Problem to solve
Omit all pictures, then retype exactly the lines from the one that contains "Sheep herd at sunset in Romania" through the end of the listing.

##### Available records #####

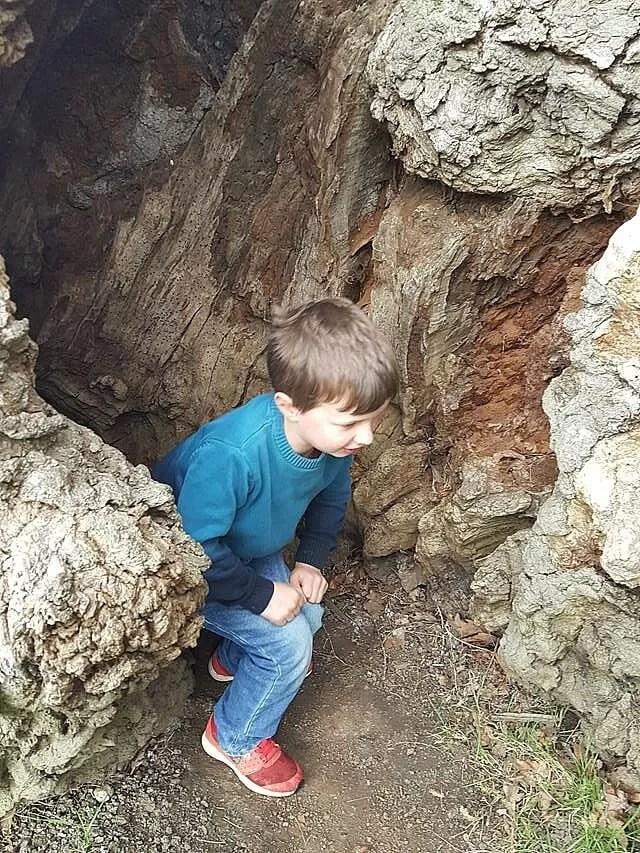 inside a hollow tree at blenheim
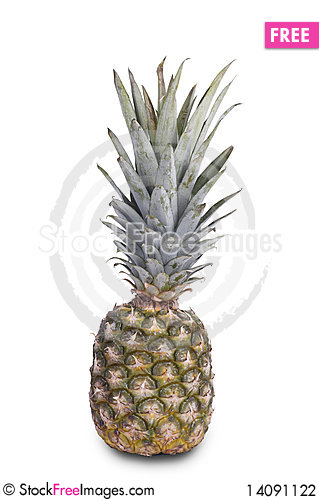 Free Pineapple Isolated On White Stock Photography - 14091122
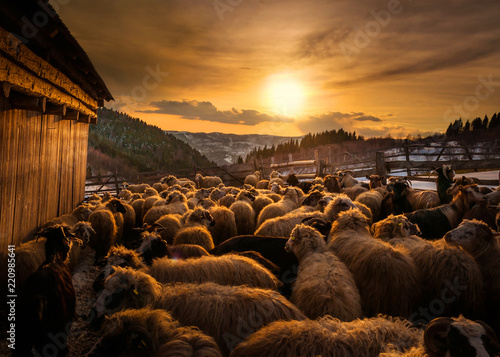Sheep herd at sunset in Romania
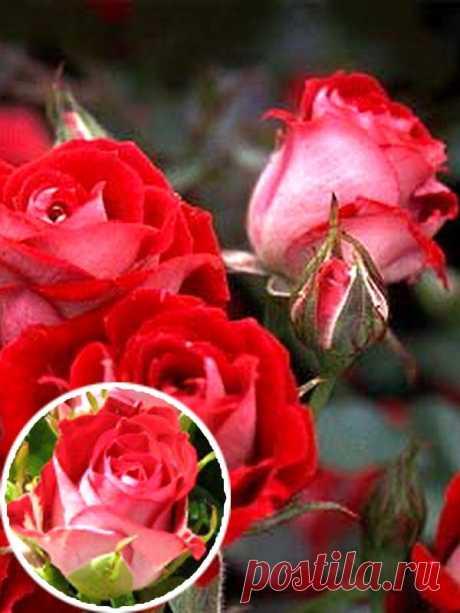Бордюрные розы выгодная цена в Киеве, Украине, купить, интернет-магазин svitroslyn.ua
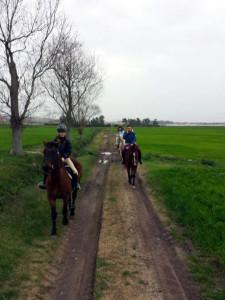 Passeggiata di campagna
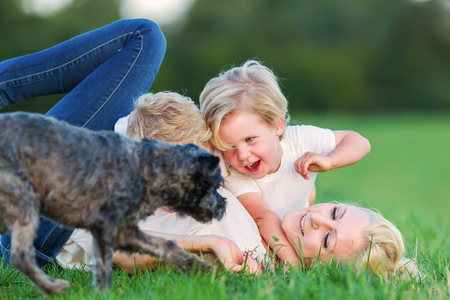 romp: picture of a woman who romps with her two sons and a dog on the grass Stock Photo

#####

Solved problem
Sheep herd at sunset in Romania
Бордюрные розы выгодная цена в Киеве, Украине, купить, интернет-магазин svitroslyn.ua
 Passeggiata di campagna
 romp: picture of a woman who romps with her two sons and a dog on the grass Stock Photo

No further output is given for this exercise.